# [What the task requires]
Reproduce the following text on asbestos-related illnesses word for word, starting at "The latest figures" and ending at "north-east of England.".

Asbestos Related Illnesses


Mesothelioma, an asbestos-related form of lung cancer, could kill up to 100,000 people over the next 20 years, figures from the Health and Safety Executive (HSE) suggest.

One of the areas hardest hit is the north-east of England, where the number of deaths has been steadily growing in recent years and now constitutes around a tenth of all mesothelioma deaths in England.

Most victims of this will have been exposed while working in the ship building and steel manufacturing industries.

The latest figures from the HSE show that around 1,800 people die of mesothelioma in England each year - an increase of around 33% compared to the previous eight years. Nearly 170, or 10%, were from South Tyneside and the north-east of England.

The reasons for the high incidence of asbestos related diseases are not hard to find.
In North Tyneside, by the ruins of the Roman fort in Wallsend, the cranes of the shipyards where many workers were exposed to asbestos can be seen. According to some campaigners, as many as one in four people in this part of the world either know someone who has an asbestos related illnes or has one themselves.

# [Recorded data]
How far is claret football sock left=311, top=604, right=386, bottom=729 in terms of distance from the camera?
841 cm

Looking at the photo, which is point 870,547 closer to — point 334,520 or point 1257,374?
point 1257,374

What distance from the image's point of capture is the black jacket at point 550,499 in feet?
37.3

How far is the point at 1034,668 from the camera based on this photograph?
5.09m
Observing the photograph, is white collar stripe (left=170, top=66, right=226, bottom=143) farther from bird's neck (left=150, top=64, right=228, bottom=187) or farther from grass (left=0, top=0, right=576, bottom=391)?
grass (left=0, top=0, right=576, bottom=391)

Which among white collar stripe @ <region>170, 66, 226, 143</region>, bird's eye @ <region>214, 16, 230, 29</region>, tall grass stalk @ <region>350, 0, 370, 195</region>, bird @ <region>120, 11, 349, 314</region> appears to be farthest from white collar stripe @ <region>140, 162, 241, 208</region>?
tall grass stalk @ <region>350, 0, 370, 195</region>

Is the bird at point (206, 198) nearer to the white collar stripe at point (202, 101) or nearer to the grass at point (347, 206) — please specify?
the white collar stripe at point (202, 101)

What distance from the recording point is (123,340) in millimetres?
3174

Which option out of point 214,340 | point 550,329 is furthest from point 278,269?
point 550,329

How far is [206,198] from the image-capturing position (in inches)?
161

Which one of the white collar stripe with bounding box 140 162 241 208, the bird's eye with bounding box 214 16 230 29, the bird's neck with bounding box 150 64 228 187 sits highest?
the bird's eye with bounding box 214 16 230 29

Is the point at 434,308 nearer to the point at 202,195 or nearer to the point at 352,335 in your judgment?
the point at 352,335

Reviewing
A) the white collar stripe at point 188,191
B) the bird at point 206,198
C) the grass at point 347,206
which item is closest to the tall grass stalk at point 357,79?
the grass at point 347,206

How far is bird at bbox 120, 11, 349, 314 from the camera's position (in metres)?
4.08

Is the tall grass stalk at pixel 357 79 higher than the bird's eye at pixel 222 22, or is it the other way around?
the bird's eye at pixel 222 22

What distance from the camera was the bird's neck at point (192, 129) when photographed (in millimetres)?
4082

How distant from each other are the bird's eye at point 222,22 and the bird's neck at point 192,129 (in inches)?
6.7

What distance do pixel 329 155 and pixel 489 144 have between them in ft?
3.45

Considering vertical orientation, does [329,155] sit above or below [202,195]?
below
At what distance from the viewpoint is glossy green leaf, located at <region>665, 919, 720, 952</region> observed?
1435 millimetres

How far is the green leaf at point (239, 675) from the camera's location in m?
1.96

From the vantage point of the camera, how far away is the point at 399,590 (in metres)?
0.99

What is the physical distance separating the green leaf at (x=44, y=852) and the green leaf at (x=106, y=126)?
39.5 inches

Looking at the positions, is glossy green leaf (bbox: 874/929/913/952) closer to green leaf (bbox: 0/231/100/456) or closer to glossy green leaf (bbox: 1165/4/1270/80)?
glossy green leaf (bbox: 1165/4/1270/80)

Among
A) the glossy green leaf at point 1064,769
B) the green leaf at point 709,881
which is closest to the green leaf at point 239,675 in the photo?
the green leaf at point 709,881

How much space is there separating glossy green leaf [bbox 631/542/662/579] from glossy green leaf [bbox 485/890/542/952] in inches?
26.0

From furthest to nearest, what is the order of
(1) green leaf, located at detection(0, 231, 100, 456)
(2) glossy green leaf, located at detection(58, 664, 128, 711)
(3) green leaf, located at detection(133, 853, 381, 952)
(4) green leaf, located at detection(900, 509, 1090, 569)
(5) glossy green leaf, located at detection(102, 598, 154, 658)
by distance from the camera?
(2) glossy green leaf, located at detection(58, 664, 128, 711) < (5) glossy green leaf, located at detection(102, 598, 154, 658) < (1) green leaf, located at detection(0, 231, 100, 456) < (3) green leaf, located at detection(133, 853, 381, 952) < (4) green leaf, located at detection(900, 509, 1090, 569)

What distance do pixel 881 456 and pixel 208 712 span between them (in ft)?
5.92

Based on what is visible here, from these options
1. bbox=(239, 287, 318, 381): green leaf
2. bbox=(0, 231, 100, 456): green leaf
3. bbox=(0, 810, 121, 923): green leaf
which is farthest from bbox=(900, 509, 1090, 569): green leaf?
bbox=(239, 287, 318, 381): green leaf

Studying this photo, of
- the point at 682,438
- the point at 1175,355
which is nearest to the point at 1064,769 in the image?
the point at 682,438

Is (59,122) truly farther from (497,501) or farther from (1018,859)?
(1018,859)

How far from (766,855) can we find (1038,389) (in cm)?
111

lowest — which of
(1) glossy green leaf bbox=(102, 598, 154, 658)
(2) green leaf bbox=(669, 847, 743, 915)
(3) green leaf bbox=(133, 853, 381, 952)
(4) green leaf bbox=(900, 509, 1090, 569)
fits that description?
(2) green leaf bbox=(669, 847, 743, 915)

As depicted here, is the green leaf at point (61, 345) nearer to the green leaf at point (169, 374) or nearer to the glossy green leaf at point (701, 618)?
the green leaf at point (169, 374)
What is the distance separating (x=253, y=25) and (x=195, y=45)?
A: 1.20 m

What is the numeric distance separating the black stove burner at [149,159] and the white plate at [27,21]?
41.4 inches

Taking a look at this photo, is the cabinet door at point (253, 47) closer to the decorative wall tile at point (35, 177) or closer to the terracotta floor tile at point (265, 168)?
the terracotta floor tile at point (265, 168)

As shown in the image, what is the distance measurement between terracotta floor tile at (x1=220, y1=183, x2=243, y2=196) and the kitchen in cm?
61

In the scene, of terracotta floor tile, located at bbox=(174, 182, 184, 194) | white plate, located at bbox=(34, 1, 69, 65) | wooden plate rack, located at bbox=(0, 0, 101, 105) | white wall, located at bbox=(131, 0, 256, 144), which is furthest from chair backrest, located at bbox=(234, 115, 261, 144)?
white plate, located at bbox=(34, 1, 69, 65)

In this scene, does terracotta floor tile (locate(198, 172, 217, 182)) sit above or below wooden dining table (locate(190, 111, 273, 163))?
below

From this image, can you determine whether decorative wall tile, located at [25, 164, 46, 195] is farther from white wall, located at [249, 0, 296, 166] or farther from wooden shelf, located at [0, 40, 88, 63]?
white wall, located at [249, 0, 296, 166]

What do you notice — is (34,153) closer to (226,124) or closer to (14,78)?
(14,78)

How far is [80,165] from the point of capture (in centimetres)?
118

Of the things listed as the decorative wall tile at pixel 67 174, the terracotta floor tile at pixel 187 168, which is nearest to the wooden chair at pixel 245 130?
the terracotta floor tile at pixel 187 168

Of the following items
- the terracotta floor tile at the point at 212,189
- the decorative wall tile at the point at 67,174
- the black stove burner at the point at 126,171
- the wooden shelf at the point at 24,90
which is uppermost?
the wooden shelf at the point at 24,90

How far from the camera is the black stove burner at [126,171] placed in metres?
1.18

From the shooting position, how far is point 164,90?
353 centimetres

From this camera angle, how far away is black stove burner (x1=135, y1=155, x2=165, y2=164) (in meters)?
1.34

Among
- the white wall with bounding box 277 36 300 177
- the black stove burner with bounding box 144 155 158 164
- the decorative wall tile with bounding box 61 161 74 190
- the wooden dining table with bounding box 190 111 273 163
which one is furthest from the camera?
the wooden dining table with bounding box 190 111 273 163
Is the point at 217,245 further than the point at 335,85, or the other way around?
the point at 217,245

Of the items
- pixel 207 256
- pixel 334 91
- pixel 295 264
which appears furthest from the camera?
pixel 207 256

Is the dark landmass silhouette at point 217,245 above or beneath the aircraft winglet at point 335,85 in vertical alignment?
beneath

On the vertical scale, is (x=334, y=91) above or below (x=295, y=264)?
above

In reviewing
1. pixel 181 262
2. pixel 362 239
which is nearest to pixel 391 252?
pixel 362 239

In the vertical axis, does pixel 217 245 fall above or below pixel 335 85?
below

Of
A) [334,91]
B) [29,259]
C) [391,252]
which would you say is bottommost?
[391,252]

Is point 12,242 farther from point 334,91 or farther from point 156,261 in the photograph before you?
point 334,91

# [Completed task]
The latest figures from the HSE show that around 1,800 people die of mesothelioma in England each year - an increase of around 33% compared to the previous eight years. Nearly 170, or 10%, were from South Tyneside and the north-east of England.